Cette prestation est régie par les articles 270 à 281 du Code civil. Les articles 270 et 271 du Code civil donnent les conditions pour bénéficier d’une prestation compensatoire.
Selon l’article 270 : « Le divorce met fin au devoir de secours entre époux. L'un des époux peut être tenu de verser à l'autre une prestation destinée à compenser, autant qu'il est possible, la disparité que la rupture du mariage crée dans les conditions de vie respectives. Cette prestation a un caractère forfaitaire. Elle prend la forme d'un capital dont le montant est fixé par le juge ».
L’article 271 du Code civil : « La prestation compensatoire est fixée selon les besoins de l'époux à qui elle est versée et les ressources de l'autre en tenant compte de la situation au moment du divorce et de l'évolution de celle-ci dans un avenir prévisible.
À cet effet, le juge prend en considération notamment :
- la durée du mariage ;
- l'âge et l'état de santé des époux ;
- leur qualification et leur situation professionnelles ;
- les conséquences des choix professionnels faits par l'un des époux pendant la vie commune pour l'éducation des enfants et du temps qu'il faudra encore y consacrer ou pour favoriser la carrière de son conjoint au détriment de la sienne ;
- le patrimoine estimé ou prévisible des époux, tant en capital qu'en revenu, après la liquidation du régime matrimonial ;
- leurs droits existants et prévisibles ;
- leur situation respective en matière de pensions de retraite en ayant estimé, autant qu'il est possible, la diminution des droits à retraite qui aura pu être causée, pour l'époux créancier de la prestation compensatoire, par les circonstances visées au sixième alinéa. »
À la lueur de ces articles, il apparaît que la prestation compensatoire n’est pas de droit. En effet, ce n’est pas parce qu’un des deux époux gagne plus d’argent que l’autre qu’il doit obligatoirement verser une prestation compensatoire à l’autre époux. Effectivement, la différence de revenus n’est pas l’élément déterminant, car d’autres facteurs doivent être pris en compte.
La Cour d’appel de Paris le rappelle judicieusement dans un arrêt du 5 juin 2014. Dans cet arrêt, la Cour d’appel a estimé que deux critères devaient être pris en compte pour rejeter la demande de prestation compensatoire :
- La relation adultère régulière de l’un des époux,
- L’absence de recherche d’emploi (le manque de motivation au travail et à gagner plus), corrélée au financement par l’autre époux aux charges du mariage.

DONNÉES.
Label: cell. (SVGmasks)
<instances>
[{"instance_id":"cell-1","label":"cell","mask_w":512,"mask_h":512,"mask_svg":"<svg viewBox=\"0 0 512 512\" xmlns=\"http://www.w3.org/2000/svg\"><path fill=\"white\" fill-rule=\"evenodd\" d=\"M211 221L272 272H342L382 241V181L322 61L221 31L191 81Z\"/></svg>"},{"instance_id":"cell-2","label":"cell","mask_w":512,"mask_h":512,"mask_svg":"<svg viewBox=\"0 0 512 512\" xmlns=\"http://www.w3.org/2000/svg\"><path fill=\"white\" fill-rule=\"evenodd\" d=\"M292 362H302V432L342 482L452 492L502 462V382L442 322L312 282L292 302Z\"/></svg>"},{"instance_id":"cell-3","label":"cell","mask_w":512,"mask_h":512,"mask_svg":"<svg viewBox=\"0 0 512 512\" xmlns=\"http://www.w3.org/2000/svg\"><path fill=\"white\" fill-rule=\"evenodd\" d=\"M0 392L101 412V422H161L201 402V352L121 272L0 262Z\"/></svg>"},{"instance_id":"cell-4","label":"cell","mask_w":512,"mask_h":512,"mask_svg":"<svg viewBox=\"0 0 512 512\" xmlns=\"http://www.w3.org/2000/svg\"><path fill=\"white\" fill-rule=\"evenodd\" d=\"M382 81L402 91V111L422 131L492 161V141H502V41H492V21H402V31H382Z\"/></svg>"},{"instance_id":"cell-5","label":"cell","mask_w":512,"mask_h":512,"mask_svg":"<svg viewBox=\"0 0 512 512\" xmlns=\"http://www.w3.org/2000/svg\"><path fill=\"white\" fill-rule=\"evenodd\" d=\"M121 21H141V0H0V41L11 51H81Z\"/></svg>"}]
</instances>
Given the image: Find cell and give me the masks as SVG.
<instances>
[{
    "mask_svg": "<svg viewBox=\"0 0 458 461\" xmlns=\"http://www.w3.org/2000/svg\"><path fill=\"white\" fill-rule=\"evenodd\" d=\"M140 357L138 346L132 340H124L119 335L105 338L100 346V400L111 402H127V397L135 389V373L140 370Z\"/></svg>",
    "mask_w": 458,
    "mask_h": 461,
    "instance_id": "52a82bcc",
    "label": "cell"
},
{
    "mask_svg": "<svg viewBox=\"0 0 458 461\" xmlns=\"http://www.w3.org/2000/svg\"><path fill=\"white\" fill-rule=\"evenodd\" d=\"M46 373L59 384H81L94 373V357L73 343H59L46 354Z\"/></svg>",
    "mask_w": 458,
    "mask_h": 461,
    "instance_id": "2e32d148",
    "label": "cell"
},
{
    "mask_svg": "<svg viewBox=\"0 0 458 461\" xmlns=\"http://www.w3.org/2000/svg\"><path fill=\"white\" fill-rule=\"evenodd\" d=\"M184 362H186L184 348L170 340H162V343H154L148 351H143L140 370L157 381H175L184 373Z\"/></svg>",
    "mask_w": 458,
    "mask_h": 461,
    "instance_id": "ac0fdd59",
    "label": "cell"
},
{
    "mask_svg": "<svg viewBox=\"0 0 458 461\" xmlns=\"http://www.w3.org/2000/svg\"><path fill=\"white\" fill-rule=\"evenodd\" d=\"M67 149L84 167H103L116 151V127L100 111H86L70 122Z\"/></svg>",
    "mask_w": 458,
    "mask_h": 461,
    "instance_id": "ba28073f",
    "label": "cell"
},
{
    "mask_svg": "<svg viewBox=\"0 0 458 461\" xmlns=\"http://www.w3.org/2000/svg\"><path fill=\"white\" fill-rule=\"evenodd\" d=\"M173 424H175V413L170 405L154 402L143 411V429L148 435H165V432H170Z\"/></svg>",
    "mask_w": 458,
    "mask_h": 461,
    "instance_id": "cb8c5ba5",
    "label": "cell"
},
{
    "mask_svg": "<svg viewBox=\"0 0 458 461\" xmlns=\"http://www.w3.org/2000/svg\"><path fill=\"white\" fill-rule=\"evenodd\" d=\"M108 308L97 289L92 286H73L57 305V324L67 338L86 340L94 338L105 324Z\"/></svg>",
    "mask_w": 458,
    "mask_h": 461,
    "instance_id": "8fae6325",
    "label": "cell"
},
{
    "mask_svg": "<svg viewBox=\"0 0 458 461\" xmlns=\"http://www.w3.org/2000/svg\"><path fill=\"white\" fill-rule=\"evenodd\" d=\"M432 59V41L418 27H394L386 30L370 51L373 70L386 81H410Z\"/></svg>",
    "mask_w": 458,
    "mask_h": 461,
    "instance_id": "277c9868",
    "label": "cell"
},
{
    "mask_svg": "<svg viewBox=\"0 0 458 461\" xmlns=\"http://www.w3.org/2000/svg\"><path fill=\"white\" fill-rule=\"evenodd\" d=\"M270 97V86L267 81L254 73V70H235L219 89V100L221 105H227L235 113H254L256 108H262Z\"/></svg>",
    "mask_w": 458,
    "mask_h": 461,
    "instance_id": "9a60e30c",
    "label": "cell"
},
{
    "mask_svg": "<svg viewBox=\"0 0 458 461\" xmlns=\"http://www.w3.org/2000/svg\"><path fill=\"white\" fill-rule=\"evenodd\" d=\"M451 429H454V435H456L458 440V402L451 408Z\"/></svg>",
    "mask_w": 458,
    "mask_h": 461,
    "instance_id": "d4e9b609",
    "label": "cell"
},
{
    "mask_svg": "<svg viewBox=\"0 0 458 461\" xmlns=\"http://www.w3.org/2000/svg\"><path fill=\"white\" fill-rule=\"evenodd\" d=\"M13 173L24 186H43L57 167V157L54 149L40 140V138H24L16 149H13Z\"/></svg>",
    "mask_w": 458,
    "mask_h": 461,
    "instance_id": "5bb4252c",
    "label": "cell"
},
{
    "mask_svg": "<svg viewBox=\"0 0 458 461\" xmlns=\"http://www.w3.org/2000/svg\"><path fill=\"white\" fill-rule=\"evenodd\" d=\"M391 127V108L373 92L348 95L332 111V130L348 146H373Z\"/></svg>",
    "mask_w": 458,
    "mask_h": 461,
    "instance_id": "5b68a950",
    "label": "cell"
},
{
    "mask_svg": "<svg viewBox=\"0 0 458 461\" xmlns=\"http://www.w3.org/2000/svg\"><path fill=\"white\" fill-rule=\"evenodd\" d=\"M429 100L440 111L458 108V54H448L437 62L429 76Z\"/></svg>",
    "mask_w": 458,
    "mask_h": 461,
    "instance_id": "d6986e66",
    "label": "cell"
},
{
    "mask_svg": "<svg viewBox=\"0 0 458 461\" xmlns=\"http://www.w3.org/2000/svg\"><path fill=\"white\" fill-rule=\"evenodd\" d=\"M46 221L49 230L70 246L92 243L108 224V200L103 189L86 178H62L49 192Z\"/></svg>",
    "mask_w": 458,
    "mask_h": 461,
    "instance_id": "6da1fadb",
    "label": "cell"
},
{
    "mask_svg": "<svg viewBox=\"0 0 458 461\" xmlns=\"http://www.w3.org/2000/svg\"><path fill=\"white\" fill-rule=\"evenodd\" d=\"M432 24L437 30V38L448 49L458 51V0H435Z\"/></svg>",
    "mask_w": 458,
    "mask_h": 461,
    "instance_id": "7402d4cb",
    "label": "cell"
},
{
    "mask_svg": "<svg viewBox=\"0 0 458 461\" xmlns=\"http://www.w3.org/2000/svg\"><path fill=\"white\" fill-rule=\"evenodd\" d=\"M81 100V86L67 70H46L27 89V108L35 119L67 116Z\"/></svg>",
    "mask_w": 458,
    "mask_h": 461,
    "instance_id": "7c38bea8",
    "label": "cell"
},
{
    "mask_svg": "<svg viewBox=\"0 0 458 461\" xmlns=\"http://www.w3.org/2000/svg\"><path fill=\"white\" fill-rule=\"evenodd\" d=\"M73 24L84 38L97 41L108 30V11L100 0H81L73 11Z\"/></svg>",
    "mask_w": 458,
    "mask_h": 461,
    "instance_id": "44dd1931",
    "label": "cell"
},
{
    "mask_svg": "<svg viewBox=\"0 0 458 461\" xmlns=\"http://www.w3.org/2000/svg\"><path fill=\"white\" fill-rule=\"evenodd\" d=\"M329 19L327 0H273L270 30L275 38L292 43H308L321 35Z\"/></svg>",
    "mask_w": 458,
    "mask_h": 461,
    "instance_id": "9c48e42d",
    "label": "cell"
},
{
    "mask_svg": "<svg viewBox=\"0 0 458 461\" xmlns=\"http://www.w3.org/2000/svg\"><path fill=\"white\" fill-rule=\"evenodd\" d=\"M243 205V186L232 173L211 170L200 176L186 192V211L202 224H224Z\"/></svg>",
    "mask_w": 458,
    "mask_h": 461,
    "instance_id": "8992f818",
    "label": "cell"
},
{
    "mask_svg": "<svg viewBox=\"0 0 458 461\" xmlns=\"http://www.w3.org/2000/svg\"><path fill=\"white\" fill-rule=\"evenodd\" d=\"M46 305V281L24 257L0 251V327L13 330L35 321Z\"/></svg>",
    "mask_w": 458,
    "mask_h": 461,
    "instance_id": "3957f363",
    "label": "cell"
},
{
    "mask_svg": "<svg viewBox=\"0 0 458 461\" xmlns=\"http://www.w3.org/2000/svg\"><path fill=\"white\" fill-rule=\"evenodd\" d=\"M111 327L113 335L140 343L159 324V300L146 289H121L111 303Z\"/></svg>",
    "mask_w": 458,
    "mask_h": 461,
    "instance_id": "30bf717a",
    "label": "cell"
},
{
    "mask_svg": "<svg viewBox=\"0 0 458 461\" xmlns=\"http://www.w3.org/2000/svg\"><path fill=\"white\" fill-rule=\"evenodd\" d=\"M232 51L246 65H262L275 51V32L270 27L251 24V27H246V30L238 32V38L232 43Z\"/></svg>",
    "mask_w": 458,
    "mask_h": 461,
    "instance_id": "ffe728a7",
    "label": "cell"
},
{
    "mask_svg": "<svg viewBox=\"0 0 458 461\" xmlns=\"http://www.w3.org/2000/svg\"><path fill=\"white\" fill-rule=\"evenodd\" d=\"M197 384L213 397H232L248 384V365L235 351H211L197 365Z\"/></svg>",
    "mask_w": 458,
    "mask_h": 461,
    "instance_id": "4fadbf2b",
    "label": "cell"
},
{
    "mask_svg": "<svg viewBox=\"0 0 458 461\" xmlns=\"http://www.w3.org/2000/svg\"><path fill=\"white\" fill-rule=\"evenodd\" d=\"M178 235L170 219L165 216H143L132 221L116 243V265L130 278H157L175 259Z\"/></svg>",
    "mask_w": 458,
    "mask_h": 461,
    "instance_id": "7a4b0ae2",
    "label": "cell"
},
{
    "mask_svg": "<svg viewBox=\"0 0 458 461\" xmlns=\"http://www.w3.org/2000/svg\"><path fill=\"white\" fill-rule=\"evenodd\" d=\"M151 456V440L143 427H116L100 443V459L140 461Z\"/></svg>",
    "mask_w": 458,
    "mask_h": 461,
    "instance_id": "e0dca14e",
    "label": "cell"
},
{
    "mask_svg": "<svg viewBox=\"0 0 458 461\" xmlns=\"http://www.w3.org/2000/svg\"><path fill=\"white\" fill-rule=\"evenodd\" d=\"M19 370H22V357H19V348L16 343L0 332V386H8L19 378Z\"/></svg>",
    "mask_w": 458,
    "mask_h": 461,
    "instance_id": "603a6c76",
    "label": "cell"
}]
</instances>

CONSIGNES.
a) Répondez à ces questions d'après le texte sur la prestation compensatoire :
(i) Quels articles du Code civil régissent cette prestation ?
(ii) Selon l'article 270, quelle forme prend la prestation ?
(iii) De quelle date est l'arrêt de la Cour d'appel de Paris cité ?
b) Traduisez en anglais cette phrase du texte sur la prestation compensatoire : « Les articles 270 et 271 du Code civil donnent les conditions pour bénéficier d’une prestation compensatoire. »
c) Dans le texte sur la prestation compensatoire, condensez en deux phrases au plus le paragraphe qui commence par « À la lueur de ces articles » et gardez ses faits principaux.
Pour répondre, servez-vous uniquement du texte sur la prestation compensatoire.

RÉPONSES PAR TÂCHE.
a)
(i) Les articles 270 à 281 du Code civil.
(ii) Celle d'un capital dont le montant est fixé par le juge.
(iii) Du 5 juin 2014.

b) Articles 270 and 271 of the Civil Code set out the conditions for receiving a compensatory allowance.

c) La prestation compensatoire n'est pas de droit : l'époux qui gagne plus que l'autre n'est pas obligé de la lui verser. La différence de revenus n'est pas déterminante, car d'autres facteurs doivent être pris en compte.